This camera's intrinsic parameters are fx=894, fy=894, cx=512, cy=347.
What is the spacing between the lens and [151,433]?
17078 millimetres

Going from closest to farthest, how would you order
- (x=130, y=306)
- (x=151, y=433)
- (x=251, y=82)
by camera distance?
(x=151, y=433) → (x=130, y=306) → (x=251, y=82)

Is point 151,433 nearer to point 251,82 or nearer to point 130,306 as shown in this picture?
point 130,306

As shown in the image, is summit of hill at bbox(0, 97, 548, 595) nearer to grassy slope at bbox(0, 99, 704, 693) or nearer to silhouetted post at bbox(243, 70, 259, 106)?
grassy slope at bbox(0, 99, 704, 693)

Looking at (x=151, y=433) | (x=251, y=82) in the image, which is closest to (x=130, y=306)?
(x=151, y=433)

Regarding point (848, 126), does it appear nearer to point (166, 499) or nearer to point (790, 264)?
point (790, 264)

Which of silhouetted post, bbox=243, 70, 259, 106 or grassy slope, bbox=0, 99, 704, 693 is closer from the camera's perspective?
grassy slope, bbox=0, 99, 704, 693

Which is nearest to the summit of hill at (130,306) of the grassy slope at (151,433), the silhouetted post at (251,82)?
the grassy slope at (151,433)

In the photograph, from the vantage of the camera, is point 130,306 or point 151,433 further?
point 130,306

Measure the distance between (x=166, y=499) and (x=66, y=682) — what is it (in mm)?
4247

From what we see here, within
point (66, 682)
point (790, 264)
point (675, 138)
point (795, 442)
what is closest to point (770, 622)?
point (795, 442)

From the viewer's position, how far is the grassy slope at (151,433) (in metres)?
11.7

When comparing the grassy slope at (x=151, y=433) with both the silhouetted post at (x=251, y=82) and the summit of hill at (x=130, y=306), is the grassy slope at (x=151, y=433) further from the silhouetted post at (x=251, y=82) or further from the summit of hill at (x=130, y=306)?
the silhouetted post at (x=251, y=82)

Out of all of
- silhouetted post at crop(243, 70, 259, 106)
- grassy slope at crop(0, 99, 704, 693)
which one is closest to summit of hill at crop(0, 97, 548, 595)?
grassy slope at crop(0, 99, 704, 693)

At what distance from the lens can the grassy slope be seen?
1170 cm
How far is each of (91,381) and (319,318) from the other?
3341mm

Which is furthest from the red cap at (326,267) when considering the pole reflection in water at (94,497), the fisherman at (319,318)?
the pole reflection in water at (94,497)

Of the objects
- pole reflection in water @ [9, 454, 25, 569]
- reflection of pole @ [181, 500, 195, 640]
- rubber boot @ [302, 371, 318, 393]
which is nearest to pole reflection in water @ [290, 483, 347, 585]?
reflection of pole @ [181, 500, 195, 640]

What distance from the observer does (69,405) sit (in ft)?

• GOAL OF THE EXERCISE: Arrange the lines from the one containing "Of the objects" through the end of the rows as a Markdown table with the columns Number and Line, leaving out blank lines.

• ANSWER TO THIS PROBLEM:
| Number | Line |
|---|---|
| 1 | Of the objects |
| 2 | - pole reflection in water @ [9, 454, 25, 569] |
| 3 | - reflection of pole @ [181, 500, 195, 640] |
| 4 | - rubber boot @ [302, 371, 318, 393] |
| 5 | which is nearest to pole reflection in water @ [290, 483, 347, 585]? |
| 6 | reflection of pole @ [181, 500, 195, 640] |
| 7 | What distance from the observer does (69,405) sit (in ft)? |